- [Task goal]: Print exactly the lines from the one containing "abit花魁8.0soe咖啡豆 454g 商品缩略图1" through the last line of the entries below; the pictures stay out of the copy.

Caption-style text data
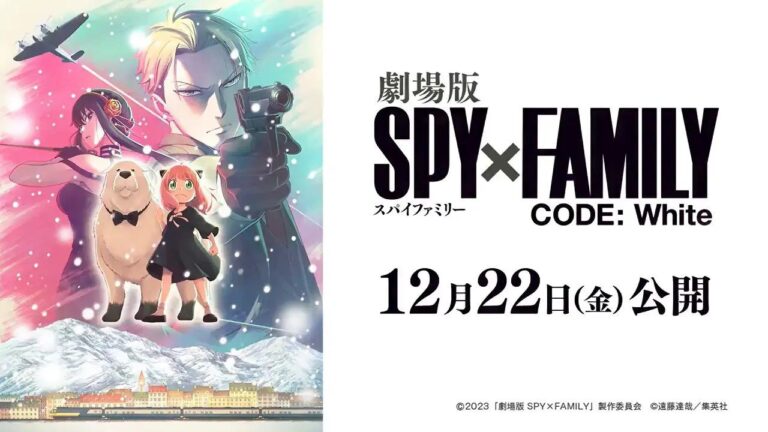Spy x Family: Release, Visual and Details for Anime Movie and Season 2 Spy x Family: Release, Visual and Details for Anime Movie and Season 2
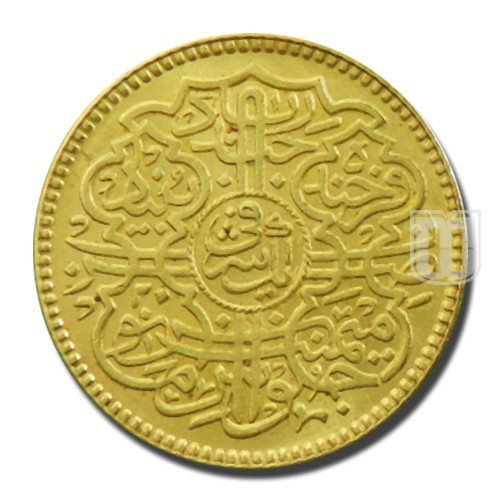 Ashrafi | 1349 | Y 57a | R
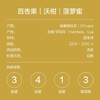 abit花魁8.0soe咖啡豆 454g 商品缩略图1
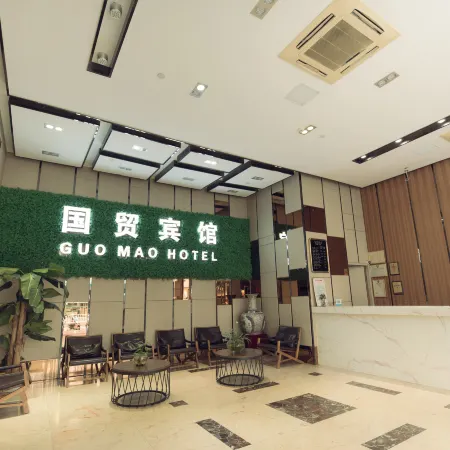 Guomao Hotel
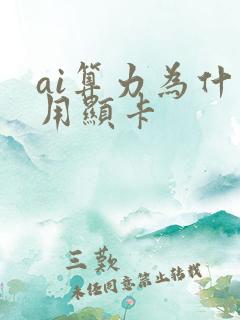 ai算力为什么用显卡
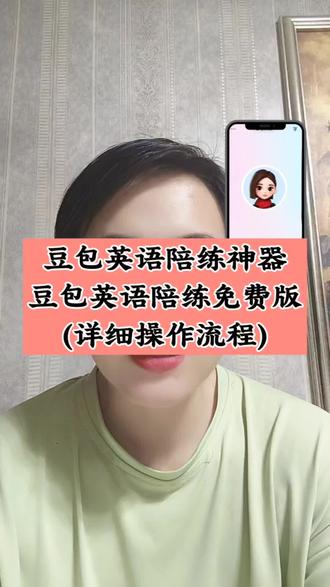 豆包英语陪练神器 豆包英语陪练教程 豆包英语陪练设置指令 豆包英语陪练怎么操作 豆包英语陪练指令怎么设置 豆包英语陪练ai教程 豆包批改作业教程 豆包批改作业指令 豆包批改作业神器 豆包监督写作业视频教程 豆包监督孩子写作业教程 豆包监督孩子写作业指令 豆包听写单词操作流程 豆包听写生字怎么设置指令 豆包生成指令怎么设置 豆包p图指令 豆包手机助手演示视频 豆包智能助手 豆包手机 豆包总结题库指令 豆包为什么老是做错题 陪聊app推荐 豆包app作业辅导 豆包监督作业设置 豆包监督写作业怎么设置 豆包怎么监督孩子写作业 豆包监督孩子写作业发火 豆包辅导作业神器 豆包总结知识点教程 豆包总结知识点指令 豆包出期末复习试卷指令 豆包出期末复习试卷教程 豆包智能体如何训练 怎么和豆包视频聊天 豆包英语口语陪练 豆包错题整理神器 豆包错题整理教程 豆包错题整理指令 豆包错题整理指令怎么设置 怎么和豆包语音聊天 豆包免费英语陪练 豆包ai英语对话 豆包跟读模式教程 豆包读英语 豆包英语启蒙规划 豆包监督写作业视频教程 豆包怎么辅导孩子写作业 豆包辅导作业手机教程 豆包免费教英语详细版 豆包英语陪练设置 #豆包ai #豆包生活帮手 #人类对豆包的开发不足百分之一 #豆包有记忆了 #豆包版德华带娃省心不费妈 豆包整理错题不费妈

- [Exercise solution]:
 abit花魁8.0soe咖啡豆 454g 商品缩略图1
 Guomao Hotel
 ai算力为什么用显卡
 豆包英语陪练神器 豆包英语陪练教程 豆包英语陪练设置指令 豆包英语陪练怎么操作 豆包英语陪练指令怎么设置 豆包英语陪练ai教程 豆包批改作业教程 豆包批改作业指令 豆包批改作业神器 豆包监督写作业视频教程 豆包监督孩子写作业教程 豆包监督孩子写作业指令 豆包听写单词操作流程 豆包听写生字怎么设置指令 豆包生成指令怎么设置 豆包p图指令 豆包手机助手演示视频 豆包智能助手 豆包手机 豆包总结题库指令 豆包为什么老是做错题 陪聊app推荐 豆包app作业辅导 豆包监督作业设置 豆包监督写作业怎么设置 豆包怎么监督孩子写作业 豆包监督孩子写作业发火 豆包辅导作业神器 豆包总结知识点教程 豆包总结知识点指令 豆包出期末复习试卷指令 豆包出期末复习试卷教程 豆包智能体如何训练 怎么和豆包视频聊天 豆包英语口语陪练 豆包错题整理神器 豆包错题整理教程 豆包错题整理指令 豆包错题整理指令怎么设置 怎么和豆包语音聊天 豆包免费英语陪练 豆包ai英语对话 豆包跟读模式教程 豆包读英语 豆包英语启蒙规划 豆包监督写作业视频教程 豆包怎么辅导孩子写作业 豆包辅导作业手机教程 豆包免费教英语详细版 豆包英语陪练设置 #豆包ai #豆包生活帮手 #人类对豆包的开发不足百分之一 #豆包有记忆了 #豆包版德华带娃省心不费妈 豆包整理错题不费妈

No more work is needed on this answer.